Un vaste réseau de médias soudanais en exil
Dans la capitale égyptienne, où se trouve la communauté soudanaise la plus nombreuse, sont implantées les équipes des chaînes de télévision Sudania 24 TV et Sudan Bukra, des journaux en ligne Al-Sudani, Saqia Press, Al-Ghad Al-Sudani et Ufuq Jdeed. La plupart de ces rédactions travaillent sans avoir de bureaux. Les médias en ligne Salam Media Network, Darfur 24 et Al-Taghyeer publient depuis Kampala, la capitale de l’Ouganda. Les sites d’investigation Aïn et d’information Atar couvrent quant à eux l’actualité soudanaise depuis Nairobi, la capitale kényane. Le bureau de Beam Reports est à Kigali, au Rwanda.
Ces médias soudanais rejoignent un réseau plus vaste et plus ancien de sites d’information en exil qui continuent à couvrir le Soudan. Mashaweer Platform, fondé en avril 2022, opère depuis Paris, tout comme le journal en ligne Sudan Tribune, créé en 2003. Le média en ligne Radio Dabanga, spécialisé sur le Darfour, a commencé à émettre et publier depuis les Pays-Bas en 2008.

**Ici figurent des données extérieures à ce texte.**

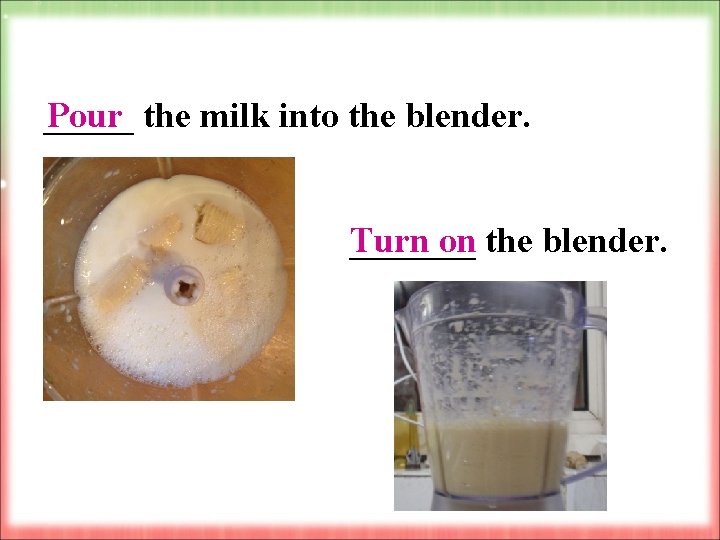 Pour the milk into the blender.

Turn on the blender.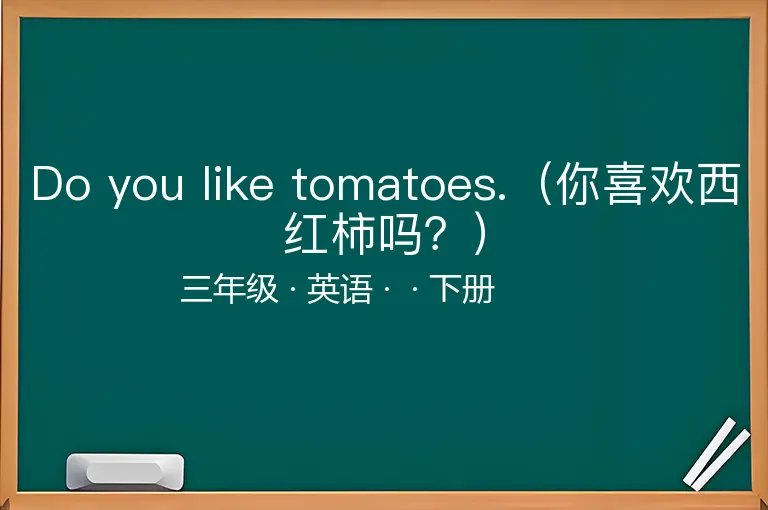 Do you like tomatoes.（你喜欢西红柿吗？）

三年级 · 英语 · · 下册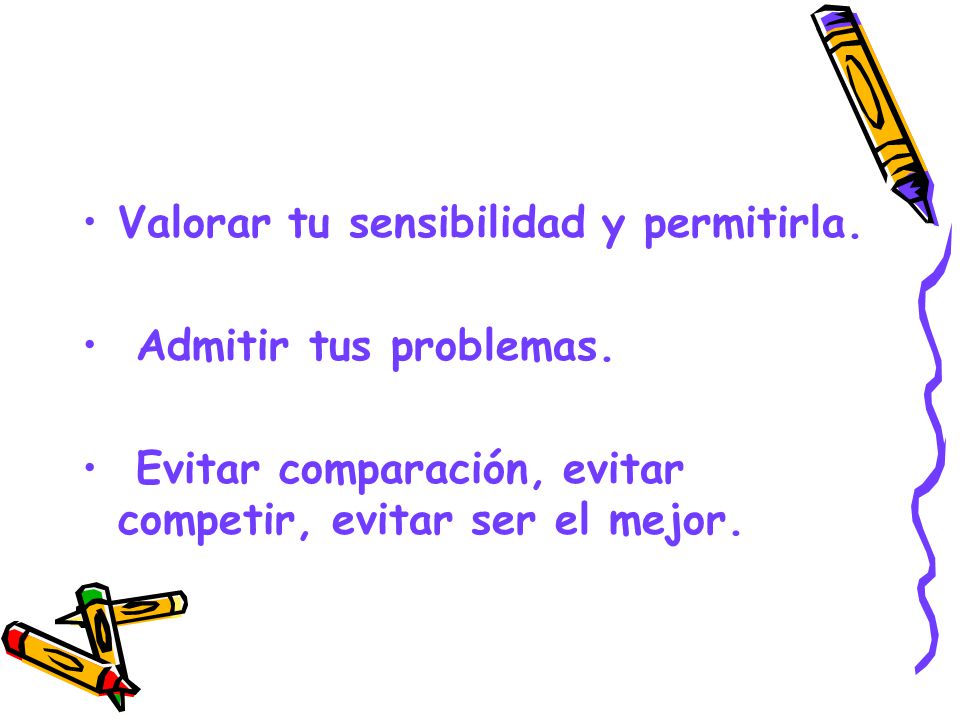 • Valorar tu sensibilidad y permitirla.

• Admitir tus problemas.

• Evitar comparación, evitar competir, evitar ser el mejor.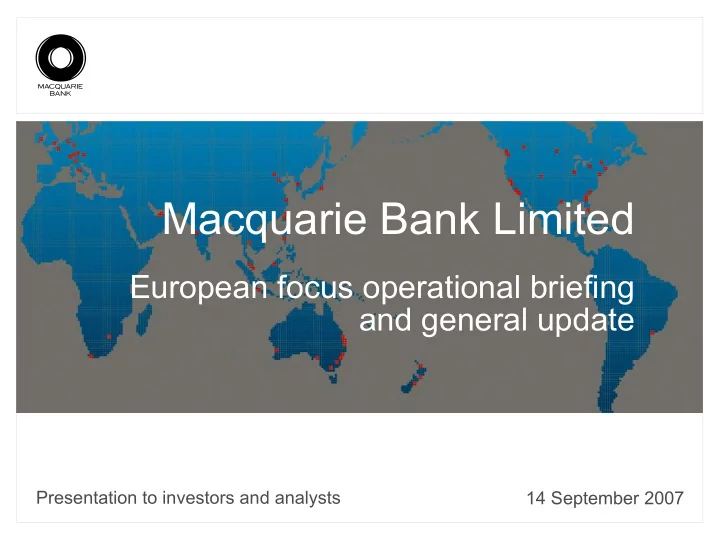 MACQUARIE BANK

Macquarie Bank Limited

European focus operational briefing and general update

Presentation to investors and analysts

14 September 2007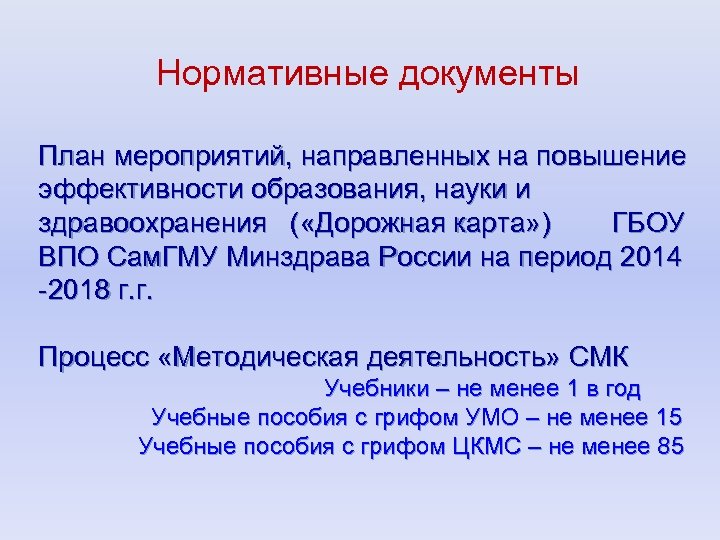 Нормативные документы

План мероприятий, направленных на повышение эффективности образования, науки и здравоохранения («Дорожная карта») ГБОУ ВПО СамГМУ Минздрава России на период 2014 -2018 г.г.

Процесс «Методическая деятельность» СМК

Учебники – не менее 1 в год
Учебные пособия с грифом УМО – не менее 15
Учебные пособия с грифом ЦКМС – не менее 85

Des rédactions éclatées sur plusieurs capitales
L’équipe du journal indépendant Al-Jarida a emprunté les multiples routes de l’exil. La rédaction se trouve aujourd’hui éclatée entre quatre pays : l’Ouganda, l’Égypte, l’Éthiopie et l’Arabie saoudite. Dans ce nouveau cadre de travail, les groupes WhatsApp ont remplacé la salle de réunion pour tenir les conférences de rédaction qui rythment le quotidien des journalistes.
Cette nouvelle réalité d’une équipe divisée en plusieurs lieux d’exil est aussi celle de Chawki Abd al Adhim. Le fondateur et rédacteur en chef du média en ligne d’investigation Istiqsaai a fui en Égypte, quand une partie de ses équipes a trouvé refuge au Tchad et une autre au Soudan du Sud. “Mes correspondants au Soudan ont eux aussi perdu leur emploi, leur maison, et s’inquiètent pour leur sécurité,” déplore-t-il auprès de RSF. Lui-même a vu ses appareils électroniques volés et travaille en parallèle avec le média saoudien Al Majalla, empêché d’être employé comme journaliste en Égypte car disposant d’un visa touristique.

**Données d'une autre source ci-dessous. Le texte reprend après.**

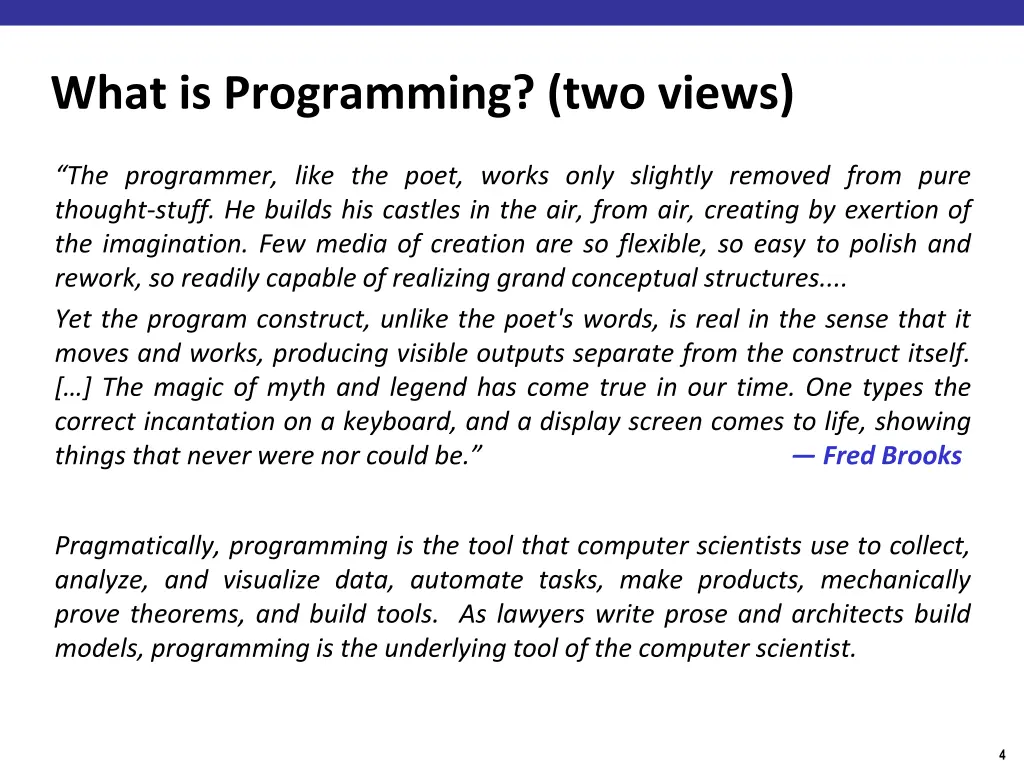 What is Programming? (two views)

“The programmer, like the poet, works only slightly removed from pure thought-stuff. He builds his castles in the air, from air, creating by exertion of the imagination. Few media of creation are so flexible, so easy to polish and rework, so readily capable of realizing grand conceptual structures....

Yet the program construct, unlike the poet's words, is real in the sense that it moves and works, producing visible outputs separate from the construct itself. […] The magic of myth and legend has come true in our time. One types the correct incantation on a keyboard, and a display screen comes to life, showing things that never were nor could be.” — Fred Brooks

Pragmatically, programming is the tool that computer scientists use to collect, analyze, and visualize data, automate tasks, make products, mechanically prove theorems, and build tools. As lawyers write prose and architects build models, programming is the underlying tool of the computer scientist.

4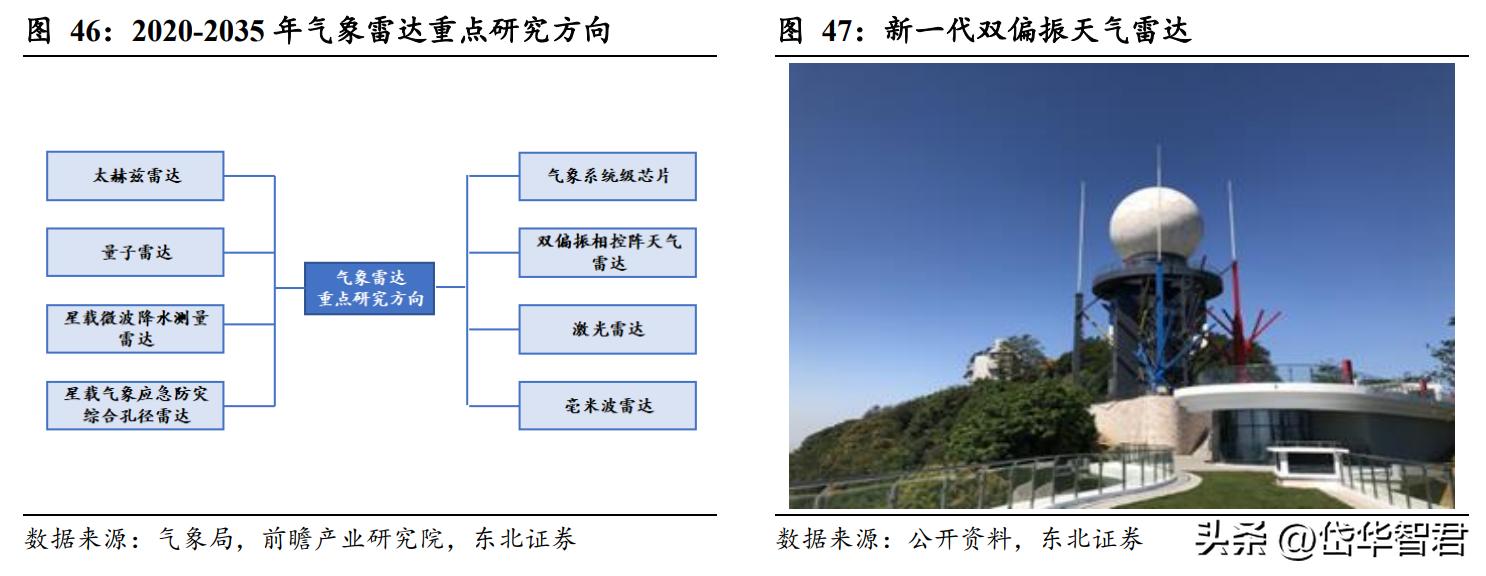 图 46：2020-2035 年气象雷达重点研究方向

太赫兹雷达

量子雷达

星载微波降水测量雷达

星载气象应急防灾综合孔径雷达

气象雷达重点研究方向

气象系统级芯片

双偏振相控阵天气雷达

激光雷达

毫米波雷达

数据来源：气象局，前瞻产业研究院，东北证券

图 47：新一代双偏振天气雷达

数据来源：公开资料，东北证券

头条 @岱华智君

En Égypte, l’armée soudanaises poursuit sa répression aidée des services de sécurité locaux
Alors que l’Égypte accueille le plus grand nombre de journalistes soudanais et de médias en exil, c’est aussi le pays où exercer cette profession est le plus dangereux. Le président égyptien Abdel Fattah al-Sissi et ses services de sécurité et de renseignements sont des alliés de premier plan des militaires soudanais, dirigés par le général Abdel Fattah al-Burhan.

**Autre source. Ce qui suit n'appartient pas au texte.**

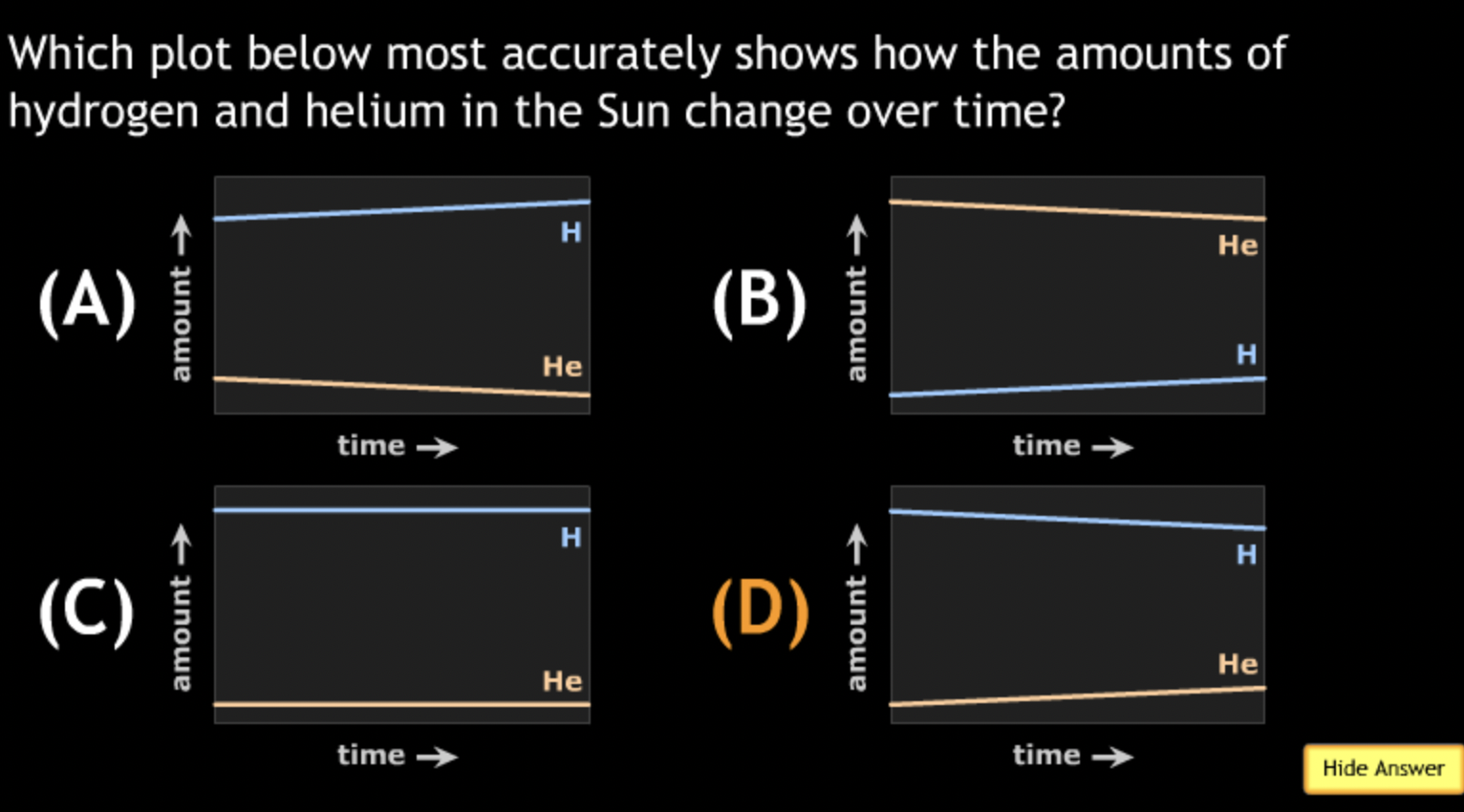 Which plot below most accurately shows how the amounts of hydrogen and helium in the Sun change over time?

(A)
amount →
H
He
time →

(B)
amount →
He
H
time →

(C)
amount →
H
He
time →

(D)
amount →
H
He
time →

Hide Answer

En mai 2023, la chaîne Sudania 24 a été contrainte d’interrompre ses programmes émis depuis le Caire. En cause, l’intervention d’une personnalité politique issue de la coalition civile et opposée à la guerre. Si l’antenne a repris par la suite du service, le programme de débat politique “Derayat al-Hadath” a lui été suspendu définitivement en décembre 2024. “Des actes d’intimidation, allant de l’expulsion du pays à des menaces de mort et des campagnes de diffamation ont visé l’équipe de Sudania 24, notamment le présentateur du programme qui a reçu des pressions pour publier un communiqué de soutien à l'armée soudanaise”, raconte, sous le couvert de l’anonymat, un journaliste de la chaîne à RSF.
En septembre 2023, les bureaux de la chaîne indépendante Sudan Bukra ont été perquisitionnés par les services de sécurité égyptiens, retenant l’équipe et un invité, finalement relâchés sans inculpation. Deux mois plus tard, l'équipe a été informée de son expulsion vers le Soudan.